Virtual classes without member attributes can be skipped in the table structure, but you won't be able to query based on those classes.

Here's what "show me all communications with just actors of type worker" looks like.

select * from comm c, worker w where c.actor=w.oid;

If you have sub-classes of communication, and you want to immediately load all the child class attributes (perhaps your system does not allow partial construction), the easiest solution is to eager join on all the possible classes.

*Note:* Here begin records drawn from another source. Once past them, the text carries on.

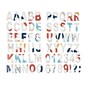 Abstract Chipboard Alphabet Stickers image number 1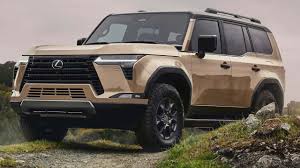 Lexus GX 550 - 2024+ (COMING SOON)
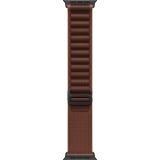 Smart Watches Apple Watch Ultra 4 49mm 5G Black Titanium Case with Burgundy Alpine Loop M (MJC14QF/A)
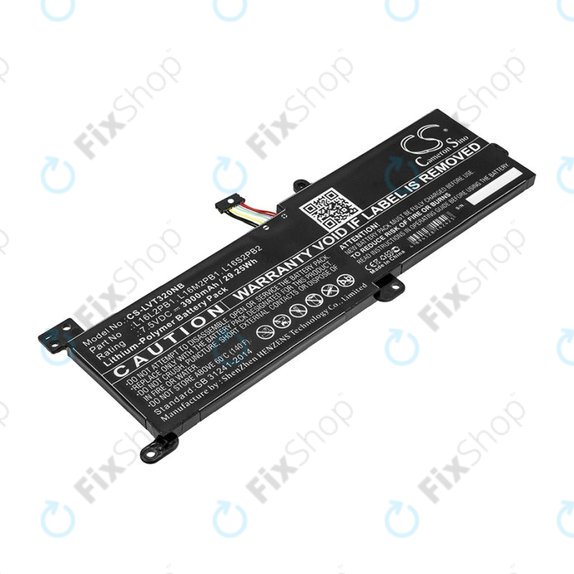 Батерия за Lenovo 320, 330, 520, Ideapad 320, 330, S145, 3900mAh, Li-Pol, 7.5V, L16L2PB1, HQ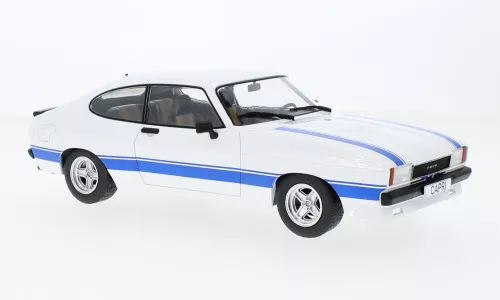 MCG18347		Ford Capri MK II X-Pack, weiss, 1975 1:18 MCG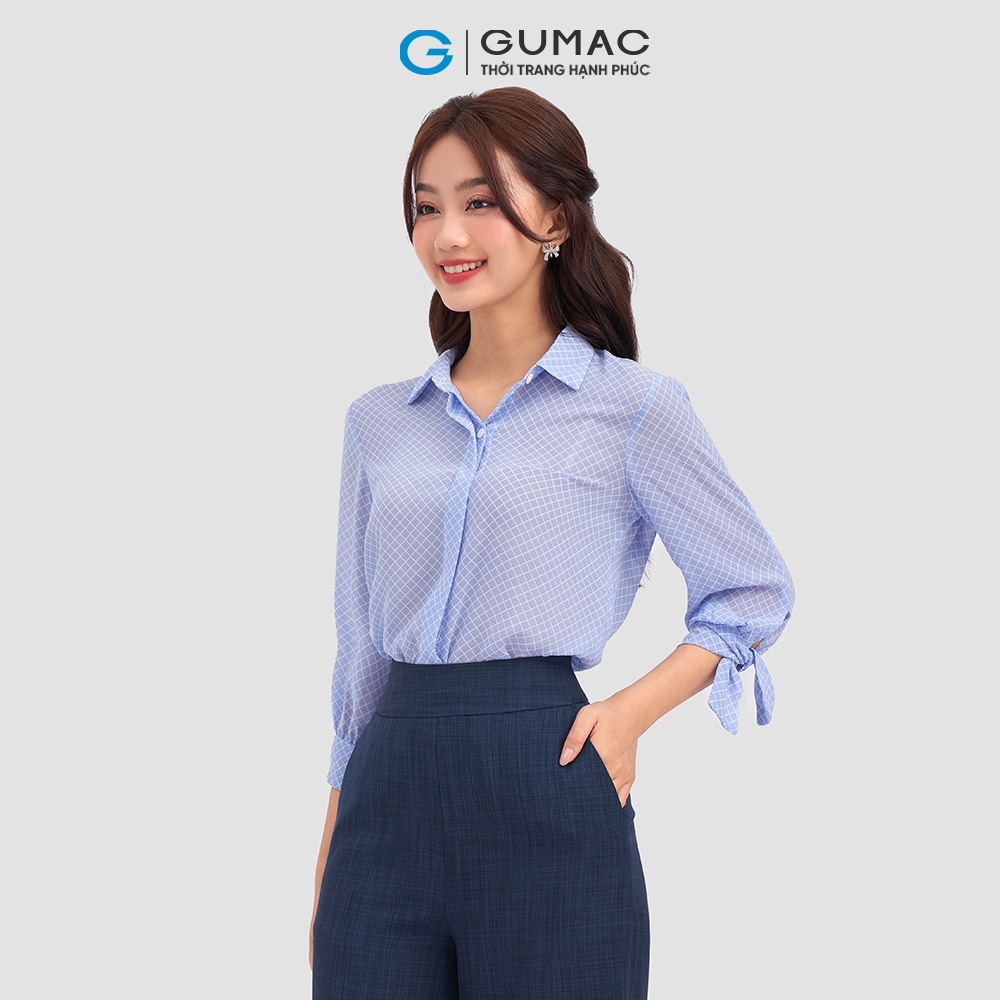 Quần ống rộng thời trang GUMAC QC11002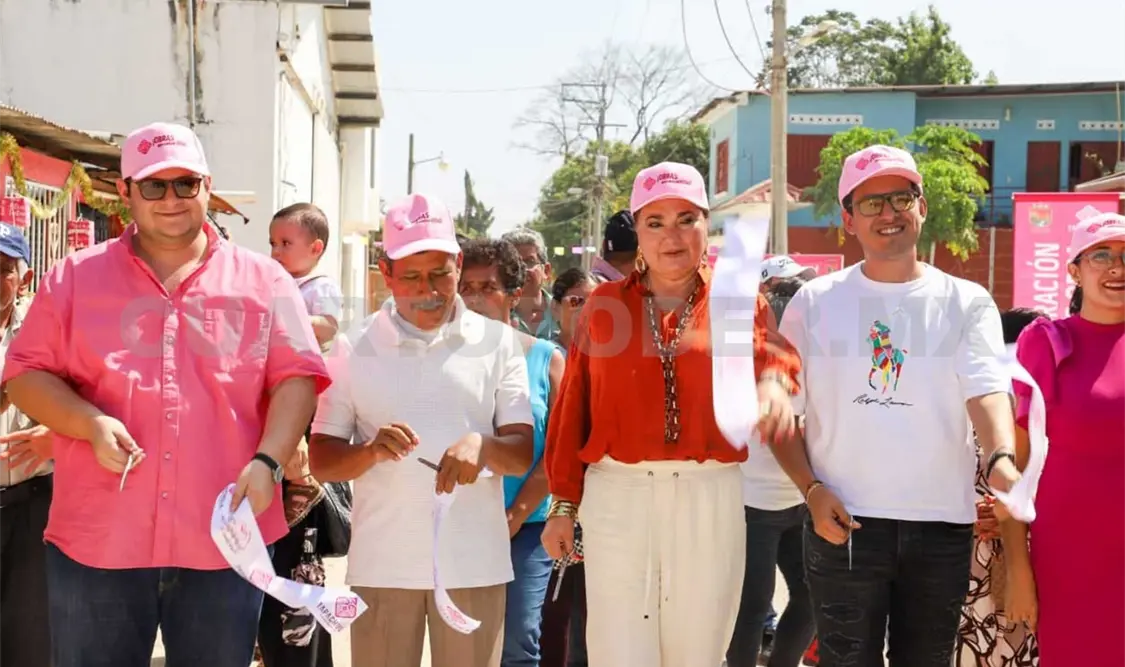 Colonia San Juan cuenta con pavimentación de calles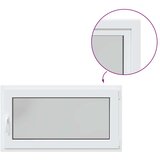  Okno za klet RISOR 110 x 70 cm PVC in steklo Bela, (5000215205) | Shoptok.si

select * from comm c, worker w, missive m where c.actor=w.oid and c.oid=m.oid;
select * from comm c, worker w, shoutout s where c.actor=w.oid and c.oid=s.oid;

One last thing. Make sure you have a good database and correct indexes. Performance can be a serious problem if you database can't optimize these joins.

Ken Fox
thank you for an extensive reply! I think i'm getting a hang of it - many of the responses are suggesting a similar approach of "partitioning" the primary keys using this "primary key of the child = foreign key into parent" approach. It makes a lot of sense.
Alex
http://martinfowler.com/eaaCatalog/concreteTableInheritance.html
troelskn
+1  A: 

It's probably worth your time getting familiar with Object Role Modeling as discussed in this question. The biggest problem I see is that there is no existing accepted methodology for having a conceptual design discussion about relational data. The best you can do is logical modeling (ERMs usually). Object Role Modeling provides the basis for that discussion. I hope you'll see recognizable artifacts from a similar OOP design discussion you might have.

le dorfier